Task requirements:
Return every line of the records that contains the string "China". The match is case-sensitive.
[Records to use — start]
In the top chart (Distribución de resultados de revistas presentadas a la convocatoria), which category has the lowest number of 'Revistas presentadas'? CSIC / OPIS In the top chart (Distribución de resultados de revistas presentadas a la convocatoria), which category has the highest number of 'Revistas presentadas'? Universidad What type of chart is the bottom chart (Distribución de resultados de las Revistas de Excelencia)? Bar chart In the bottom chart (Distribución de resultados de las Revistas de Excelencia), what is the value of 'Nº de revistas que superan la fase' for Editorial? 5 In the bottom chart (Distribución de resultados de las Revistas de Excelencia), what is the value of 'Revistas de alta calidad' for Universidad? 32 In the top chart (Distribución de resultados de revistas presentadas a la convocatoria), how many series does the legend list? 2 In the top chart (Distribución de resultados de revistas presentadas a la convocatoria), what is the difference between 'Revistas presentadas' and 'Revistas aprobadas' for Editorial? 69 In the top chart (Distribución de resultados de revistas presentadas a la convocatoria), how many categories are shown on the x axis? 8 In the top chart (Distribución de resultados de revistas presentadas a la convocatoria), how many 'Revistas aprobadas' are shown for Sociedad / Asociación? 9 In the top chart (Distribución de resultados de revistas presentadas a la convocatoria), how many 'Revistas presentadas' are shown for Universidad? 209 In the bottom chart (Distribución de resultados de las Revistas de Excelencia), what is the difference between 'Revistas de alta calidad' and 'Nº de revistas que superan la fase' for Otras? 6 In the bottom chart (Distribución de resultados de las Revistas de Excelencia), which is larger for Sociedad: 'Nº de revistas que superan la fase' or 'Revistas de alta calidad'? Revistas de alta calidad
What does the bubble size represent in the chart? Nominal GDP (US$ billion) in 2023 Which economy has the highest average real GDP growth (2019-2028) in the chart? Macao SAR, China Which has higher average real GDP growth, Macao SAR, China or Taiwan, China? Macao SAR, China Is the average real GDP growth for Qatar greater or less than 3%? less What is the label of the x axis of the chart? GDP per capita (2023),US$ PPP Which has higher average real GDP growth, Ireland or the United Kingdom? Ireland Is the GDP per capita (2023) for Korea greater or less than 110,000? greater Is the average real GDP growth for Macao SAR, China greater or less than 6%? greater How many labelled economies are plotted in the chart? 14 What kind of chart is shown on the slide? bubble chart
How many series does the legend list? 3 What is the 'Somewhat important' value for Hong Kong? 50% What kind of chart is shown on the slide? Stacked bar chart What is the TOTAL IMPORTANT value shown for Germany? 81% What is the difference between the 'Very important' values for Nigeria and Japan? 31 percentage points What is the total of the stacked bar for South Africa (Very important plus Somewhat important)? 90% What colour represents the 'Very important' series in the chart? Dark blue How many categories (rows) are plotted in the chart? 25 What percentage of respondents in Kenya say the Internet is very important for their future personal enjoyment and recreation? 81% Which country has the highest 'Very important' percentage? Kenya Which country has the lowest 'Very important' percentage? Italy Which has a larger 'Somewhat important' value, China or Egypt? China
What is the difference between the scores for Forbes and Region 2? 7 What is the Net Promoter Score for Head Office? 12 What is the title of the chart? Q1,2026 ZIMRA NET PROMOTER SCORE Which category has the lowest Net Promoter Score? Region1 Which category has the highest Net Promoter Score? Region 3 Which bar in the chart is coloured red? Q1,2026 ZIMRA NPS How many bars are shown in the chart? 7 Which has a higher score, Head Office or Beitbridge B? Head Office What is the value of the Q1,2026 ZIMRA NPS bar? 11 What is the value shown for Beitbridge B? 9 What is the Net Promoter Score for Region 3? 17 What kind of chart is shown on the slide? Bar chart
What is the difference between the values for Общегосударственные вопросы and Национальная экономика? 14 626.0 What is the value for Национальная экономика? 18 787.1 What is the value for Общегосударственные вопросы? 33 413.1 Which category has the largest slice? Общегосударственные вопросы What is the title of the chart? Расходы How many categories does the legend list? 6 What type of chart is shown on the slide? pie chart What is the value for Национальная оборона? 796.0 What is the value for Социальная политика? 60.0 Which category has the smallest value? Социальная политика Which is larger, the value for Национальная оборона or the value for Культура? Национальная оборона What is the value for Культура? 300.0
[Records to use — finish]
Your response:
What does the bubble size represent in the chart? Nominal GDP (US$ billion) in 2023 Which economy has the highest average real GDP growth (2019-2028) in the chart? Macao SAR, China Which has higher average real GDP growth, Macao SAR, China or Taiwan, China? Macao SAR, China Is the average real GDP growth for Qatar greater or less than 3%? less What is the label of the x axis of the chart? GDP per capita (2023),US$ PPP Which has higher average real GDP growth, Ireland or the United Kingdom? Ireland Is the GDP per capita (2023) for Korea greater or less than 110,000? greater Is the average real GDP growth for Macao SAR, China greater or less than 6%? greater How many labelled economies are plotted in the chart? 14 What kind of chart is shown on the slide? bubble chart
How many series does the legend list? 3 What is the 'Somewhat important' value for Hong Kong? 50% What kind of chart is shown on the slide? Stacked bar chart What is the TOTAL IMPORTANT value shown for Germany? 81% What is the difference between the 'Very important' values for Nigeria and Japan? 31 percentage points What is the total of the stacked bar for South Africa (Very important plus Somewhat important)? 90% What colour represents the 'Very important' series in the chart? Dark blue How many categories (rows) are plotted in the chart? 25 What percentage of respondents in Kenya say the Internet is very important for their future personal enjoyment and recreation? 81% Which country has the highest 'Very important' percentage? Kenya Which country has the lowest 'Very important' percentage? Italy Which has a larger 'Somewhat important' value, China or Egypt? China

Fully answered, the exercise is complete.